Ducati's New Financial Cycle
Ducati Today and Yesterday
The Best Kind of Sticker Shock
Don Brown, a prominent motorcycle-industry analyst, advised T.P.G. during the acquisition. “The top people at Texas Pacific just thought Ducatis were beautiful and figured that, with good management, any problems could be solved,” he says. (T.P.G. and Cagiva declined to comment for this story.)
Mistakes were made. In 1997, T.P.G. brought in a new C.E.O., the Italian-born Federico Minoli, from the consulting firm Bain & Co. It was a baffling choice. “Minoli is a very personable guy,” Brown says, “but he was the wrong man for that job. He knew nothing about the motorcycle industry.”

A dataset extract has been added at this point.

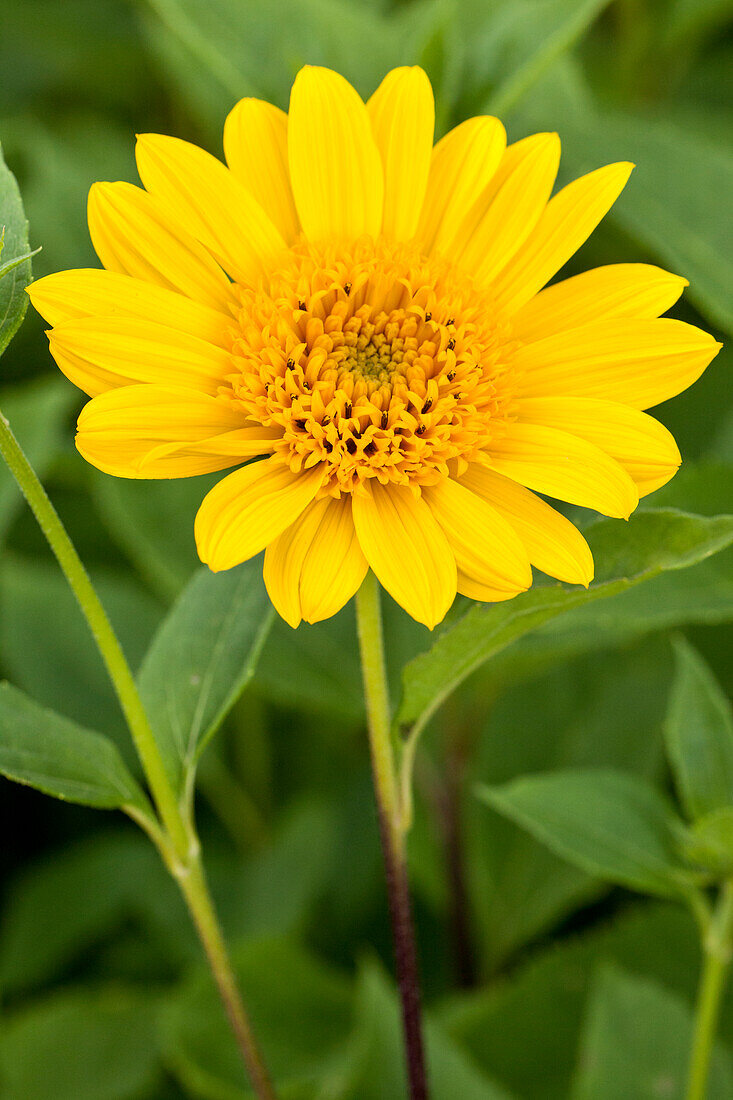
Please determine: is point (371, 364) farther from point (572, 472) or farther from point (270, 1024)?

He knew America, though. A former Procter & Gamble exec, Minoli spoke fluent English and was enthusiastic about marketing Ducati more aggressively. “The first thing to do is crank out as many [Ducatis] as you can,” he said in 1999. “I don’t believe in scarcity.” To emulate Harley-Davidson’s model of brand extension, Minoli shifted into overdrive to establish “a Ducati way of life.” He opened a Manhattan flagship store and pushed for expensive upgrades for Ducati dealerships. Events like World Ducati Week and Ducati Revs America drew thousands of fans to Italy and Las Vegas. A limited-edition Ducati with a matte-silver finish appeared in the 1998 Neiman Marcus Christmas catalog, and a Ducati even made a flashy cameo in the 1999 film The Matrix.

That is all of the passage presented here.